(Given passage Opens)

In the course of his investigation Siddhant encounters Brigadier Pratap(Kay Kay Menon), a highly decorated officer with a narcissistic sense of power and fixed ideas.The convicted soldier, Javed Khan, remains mysteriously silent while incidents and testimonials pile up against him. Making a just resolution to the case seems unattainable.
When Siddhant unravels the mystery behind the silence of Javed Khan, he finds that Javed is not a murderer but the saviour of a 6 year old girl from the hands of a monstrous Army Officer Rathore who fell to the bullet of Javed. What follows is a crusade for truth which demands courage and getting the real culprits punished. But it confines within the limits of court hall. In a subtle manner, for the first time in silver screen, the movie underlines the atrocities of Indian army in Kashmir and the arrogant justifications of officers like Brigadier Prathap. The composed argument of the movie on the prejudice against Muslims and the credibility of the so-called fight against Terrorism in Kashmir discomforts ordinary Hindi movie viewer who is showered with Jingoistic filth like Gadar etc.,
It is a well-known, implicit rule that Indian army seldom admits Muslims in its ranks. we often hear Sangh enthusiasts proudly proclaiming it. There comes the the last lengthy dialogue of Kay Kay Menon or the ‘Hitlerian’ speech, which brings the Col.Purohit of Malegaon blasts in flesh and blood to your eyes. Kay Kay Menon reminds Daniel Day lewis with his acting par excellence and at times hijacks the entire movie with his strong persona. I am not convinced with the portrayal of Siddanth as all the innocence that are shown very well gets washed away in the training years itself but that is negligible . But the story has a lacunae as its narrative grows on expected lines which makes it seem lagging at times but it has got to do with form and not the content. These technical black spots cannot be the reason to neglect the strong, loud and clear political message of the movie.
Samar Khan cries out his soul in the Interview, which is the message that echoes in the movie and shocks the Hindutva conditioned psyche.

(Given passage Closes)

→ Tasks and exercises:
(1) Copy a section of the film review word for word, beginning at the words "In the course" and stopping after the words "case seems unattainable.".
(2) In the film review, which actor plays Brigadier Pratap?
(3) Write what comes next in the film review, continuing after its last sentence.

(Information shown Opens)

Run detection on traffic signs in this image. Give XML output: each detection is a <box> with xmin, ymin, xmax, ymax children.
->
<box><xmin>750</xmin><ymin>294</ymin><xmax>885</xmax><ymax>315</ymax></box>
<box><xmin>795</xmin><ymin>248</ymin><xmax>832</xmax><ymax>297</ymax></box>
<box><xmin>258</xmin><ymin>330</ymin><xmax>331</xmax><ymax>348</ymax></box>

(Information shown Closes)

→ Answers by task:
(1)
In the course of his investigation Siddhant encounters Brigadier Pratap(Kay Kay Menon), a highly decorated officer with a narcissistic sense of power and fixed ideas.The convicted soldier, Javed Khan, remains mysteriously silent while incidents and testimonials pile up against him. Making a just resolution to the case seems unattainable.

(2) Kay Kay Menon

(3)
We don’t confront anything that’s uncomfortable. But the fact of the matter is that the Indian Muslim is living in a very real crisis. What you see in Shaurya is born of a very private anguish. It may not be on an obvious level. But it’s there. If I praise the performance of the Pakistani cricket team, a look would pass around the room. But if anyone else said it, it wouldn’t be noticed. I don’t want to be known as a Muslim. I want to be known as an Indian. Unfortunately in these troubled times that we live in, it’s become embarrassing to be Samar Khan. Why is it that a Khan is asked to prove his patriotism in this country while a Jha is not? Why do I’ve to wear my patriotism on the sleeve? Isn’t it enough that I am an Indian? These are questions that have always troubled me.
The accused Javed khan in the movie puts the above in one line to Siddhanth.
“Sir, mein apne naam ka karz chuka raha hun”(I am paying the price of my name.)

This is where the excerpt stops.